Supporting Physical Activity at Home with Interactive Contextual Cues

Supporting Physical Activity at Home with Interactive Contextual Cues

Add movement to your everyday routine with interactive smart cues.

Using interactive “smart cues” placed around the house to make physical activity a part of your daily routine

Why this matters

Physical activity improves wellbeing and even small bouts of exercise can make a difference. However, people struggle to find time and remember to move at home – and without consistent repetition it is difficult to develop long-lasting habits.

The challenge

Starting a new habit is hard, but a consistent environment and its elements can help to prompt the behaviour and make it automatic. Technology could help, but existing home technologies have been used for home monitoring and control, with limited focus on situated habit formation.

Our approach

Our goal is to take advantage of the important role the environment plays in supporting habit formation. To do so, we use small interactive devices placed around the house (“smart cues”) to prompt the users and help them integrate movement into daily tasks.

Smart Cues Toolkit aims to support researchers and designers developing smart systems to support physical activity at home

The complete toolkit will include prototypes, resources and case studies.

Theoretical background

As our goal is to support behaviour change and encourage regular physical activity as part of everyday routines, this project is grounded in habit formation research.

Habits are defined as automatic responses to contextual cues.
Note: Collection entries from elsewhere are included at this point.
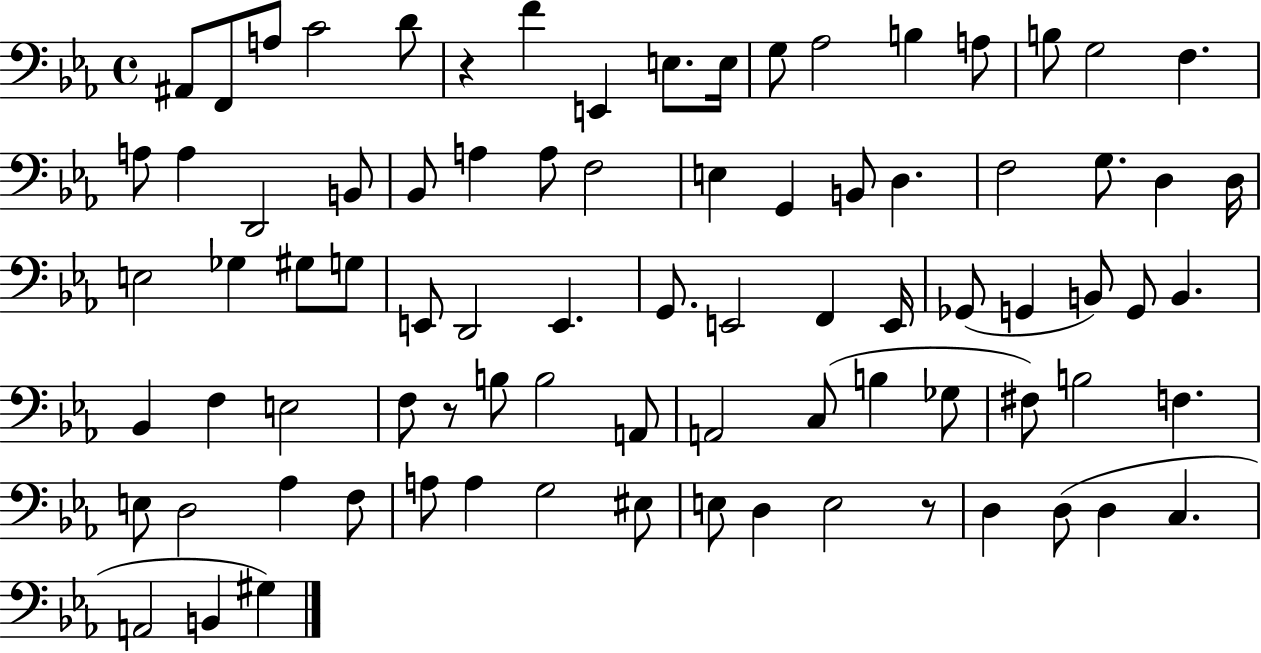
A#2/e F2/e A3/e C4/h D4/e R/q F4/q E2/q E3/e. E3/s G3/e Ab3/h B3/q A3/e B3/e G3/h F3/q. A3/e A3/q D2/h B2/e Bb2/e A3/q A3/e F3/h E3/q G2/q B2/e D3/q. F3/h G3/e. D3/q D3/s E3/h Gb3/q G#3/e G3/e E2/e D2/h E2/q. G2/e. E2/h F2/q E2/s Gb2/e G2/q B2/e G2/e B2/q. Bb2/q F3/q E3/h F3/e R/e B3/e B3/h A2/e A2/h C3/e B3/q Gb3/e F#3/e B3/h F3/q. E3/e D3/h Ab3/q F3/e A3/e A3/q G3/h EIS3/e E3/e D3/q E3/h R/e D3/q D3/e D3/q C3/q. A2/h B2/q G#3/q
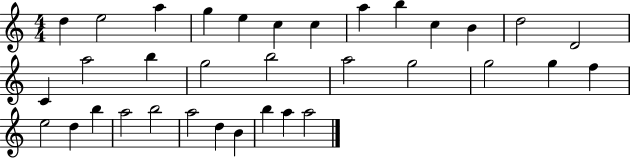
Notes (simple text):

D5/q E5/h A5/q G5/q E5/q C5/q C5/q A5/q B5/q C5/q B4/q D5/h D4/h C4/q A5/h B5/q G5/h B5/h A5/h G5/h G5/h G5/q F5/q E5/h D5/q B5/q A5/h B5/h A5/h D5/q B4/q B5/q A5/q A5/h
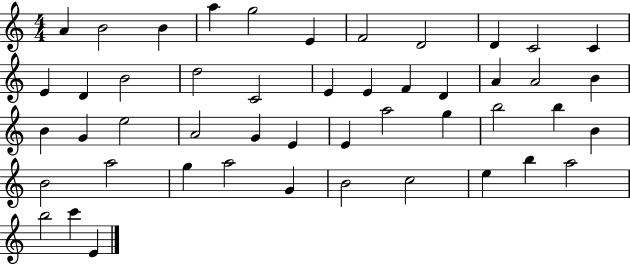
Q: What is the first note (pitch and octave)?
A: A4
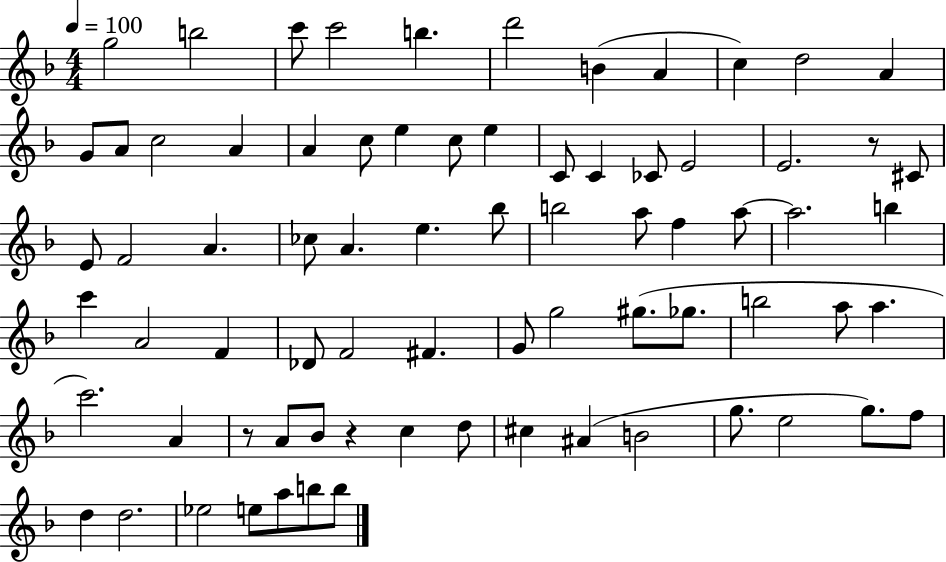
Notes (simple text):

G5/h B5/h C6/e C6/h B5/q. D6/h B4/q A4/q C5/q D5/h A4/q G4/e A4/e C5/h A4/q A4/q C5/e E5/q C5/e E5/q C4/e C4/q CES4/e E4/h E4/h. R/e C#4/e E4/e F4/h A4/q. CES5/e A4/q. E5/q. Bb5/e B5/h A5/e F5/q A5/e A5/h. B5/q C6/q A4/h F4/q Db4/e F4/h F#4/q. G4/e G5/h G#5/e. Gb5/e. B5/h A5/e A5/q. C6/h. A4/q R/e A4/e Bb4/e R/q C5/q D5/e C#5/q A#4/q B4/h G5/e. E5/h G5/e. F5/e D5/q D5/h. Eb5/h E5/e A5/e B5/e B5/e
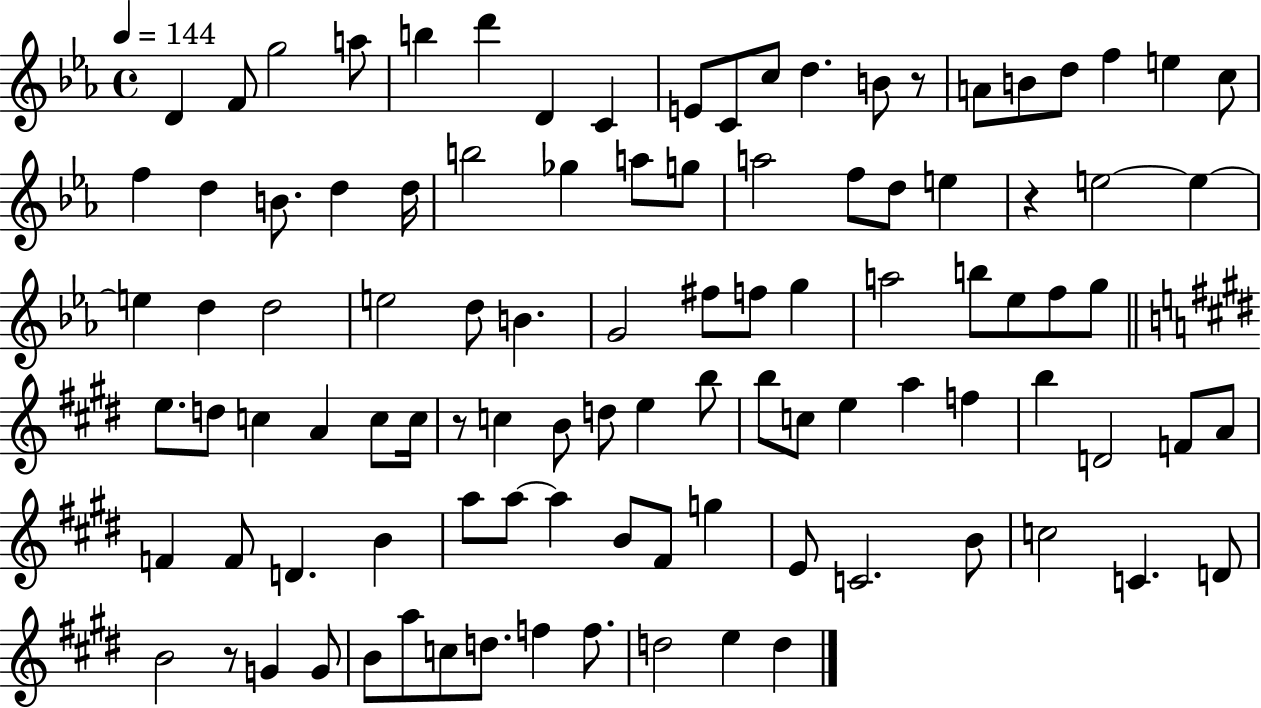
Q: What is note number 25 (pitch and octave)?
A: B5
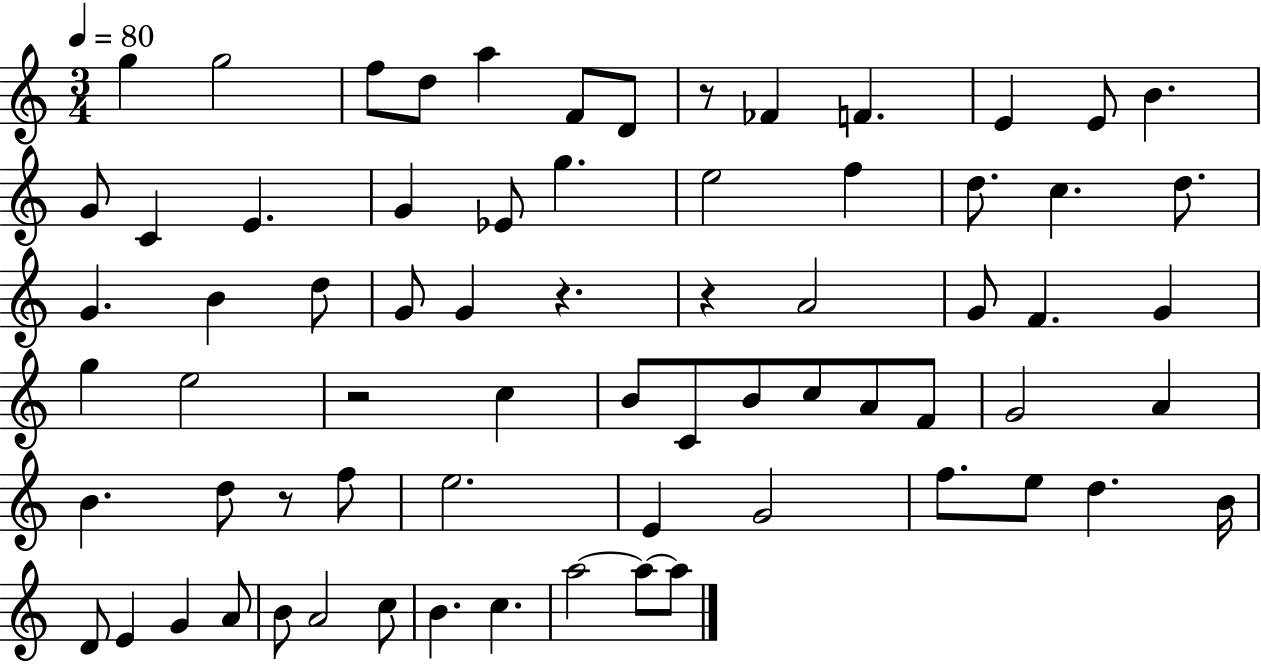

They are necessary for ensuring a long-lasting change to one’s behaviour: once a habit develops, the behaviour becomes automatic and we no longer have to rely on motivation.

Elements of habit formation

    • Repetition: To become automatic, the target behaviour has be consistently repeated. But repetition alone is not enough.
    • Stable environment: To ensure the repetition leads to a habit, the behaviour should be repeated in a stable environment to help form associations that will trigger user’s desired actions.
    • Contextual cues: Objects and existing routines associated with the environment serve as triggers to actions and are necessary for the formation of a habit.